Exactly as they appear below, repeat the lines from the one with "TOYOTA PRIUS 2013 jtdkn3du7d0343550" through the one with "Orgone Crystal Pyramid", and no others.

## Extracted material
◆ ◆ ◆ ◆

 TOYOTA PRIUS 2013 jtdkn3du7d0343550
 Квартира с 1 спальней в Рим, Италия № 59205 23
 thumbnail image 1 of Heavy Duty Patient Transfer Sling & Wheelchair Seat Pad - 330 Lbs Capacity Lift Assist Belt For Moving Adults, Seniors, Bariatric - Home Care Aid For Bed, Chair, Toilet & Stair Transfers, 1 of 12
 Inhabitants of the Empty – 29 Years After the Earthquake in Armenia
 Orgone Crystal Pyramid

◆ ◆ ◆ ◆

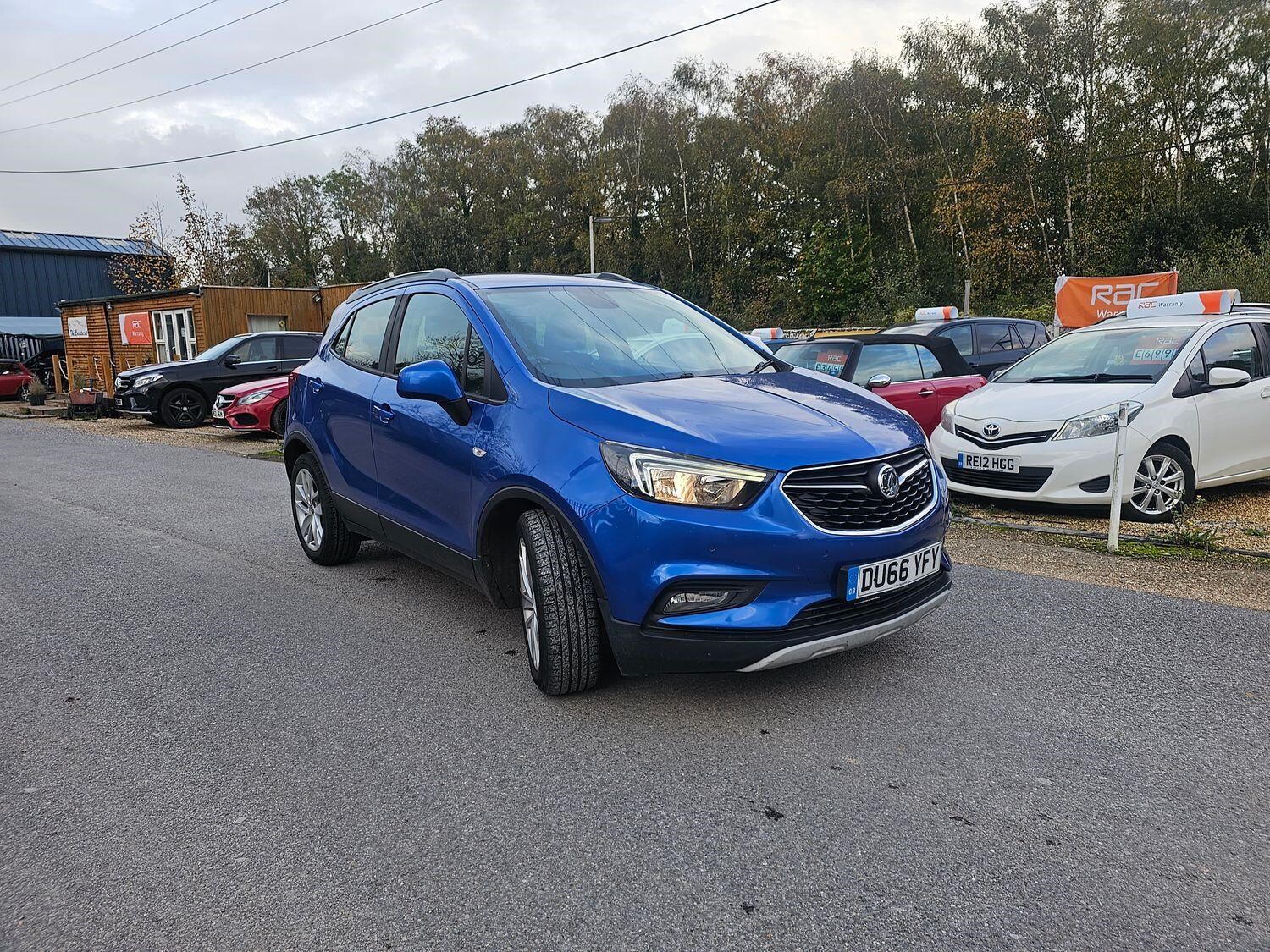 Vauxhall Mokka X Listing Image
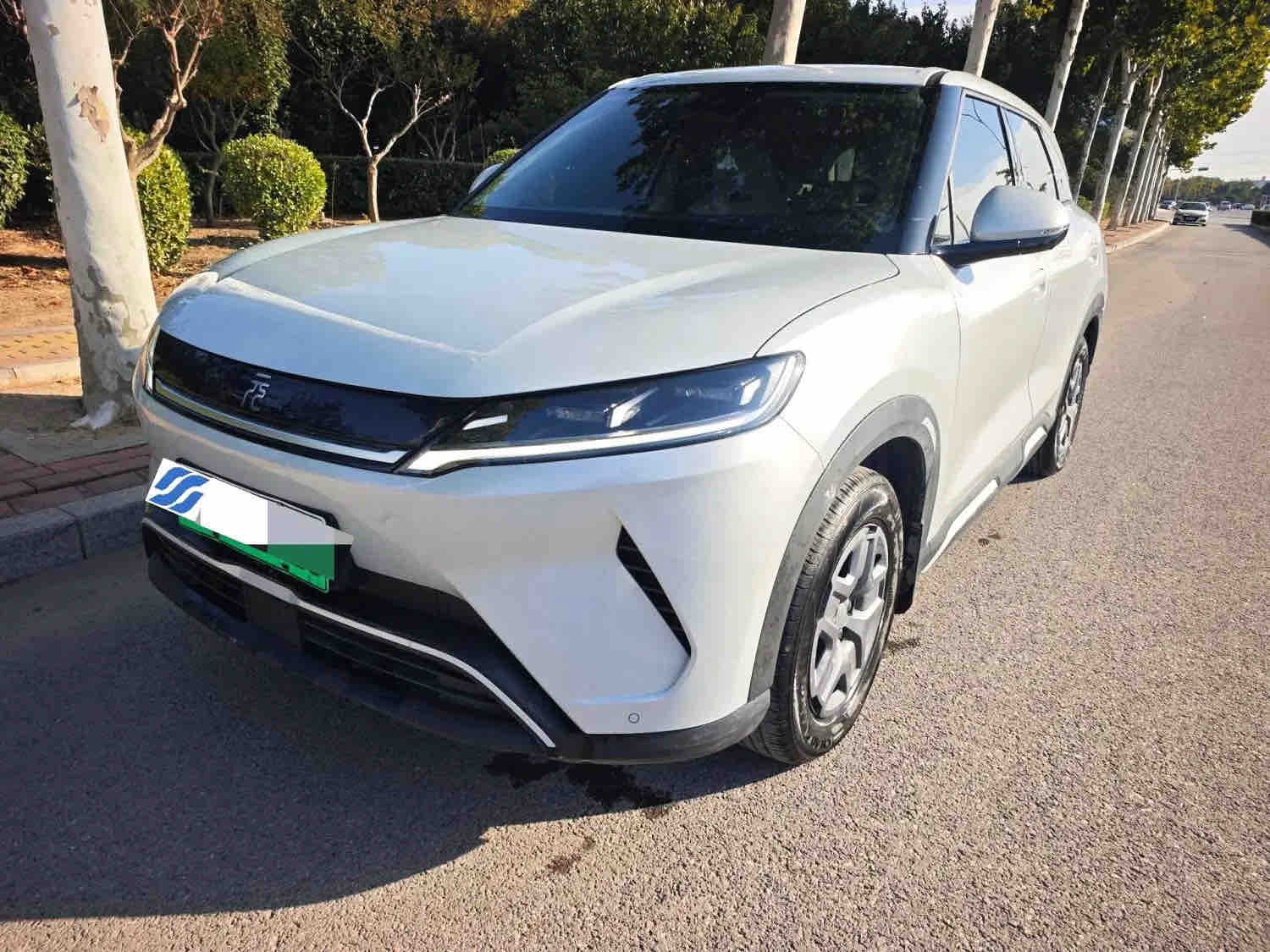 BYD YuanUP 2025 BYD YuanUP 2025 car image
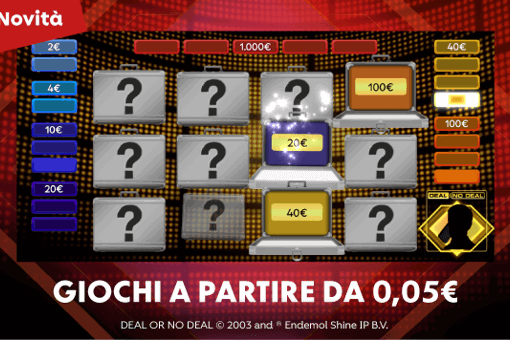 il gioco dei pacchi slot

◆ ◆ ◆ ◆

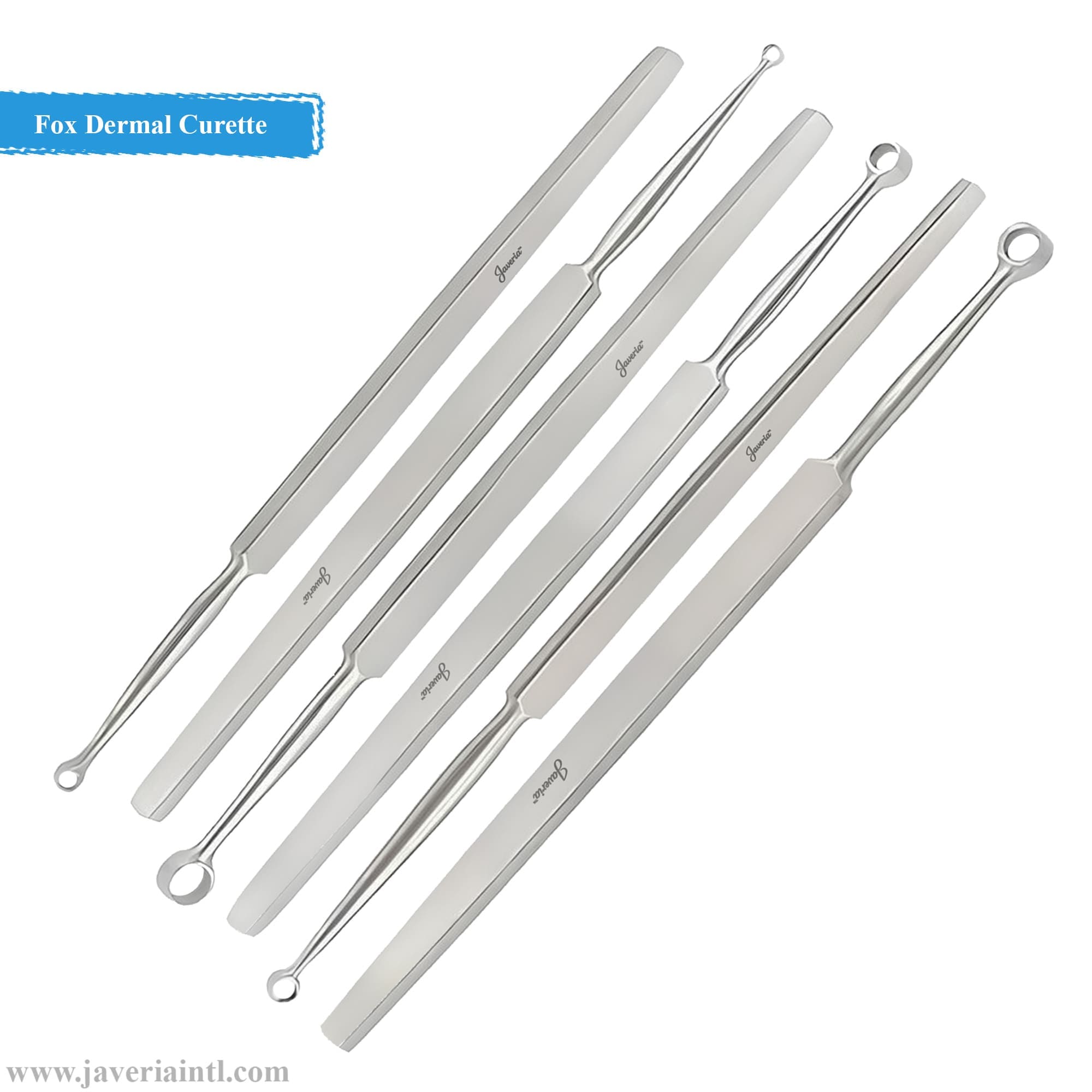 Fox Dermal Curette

◆ ◆ ◆ ◆

## Response
 TOYOTA PRIUS 2013 jtdkn3du7d0343550
 Квартира с 1 спальней в Рим, Италия № 59205 23
 thumbnail image 1 of Heavy Duty Patient Transfer Sling & Wheelchair Seat Pad - 330 Lbs Capacity Lift Assist Belt For Moving Adults, Seniors, Bariatric - Home Care Aid For Bed, Chair, Toilet & Stair Transfers, 1 of 12
 Inhabitants of the Empty – 29 Years After the Earthquake in Armenia
 Orgone Crystal Pyramid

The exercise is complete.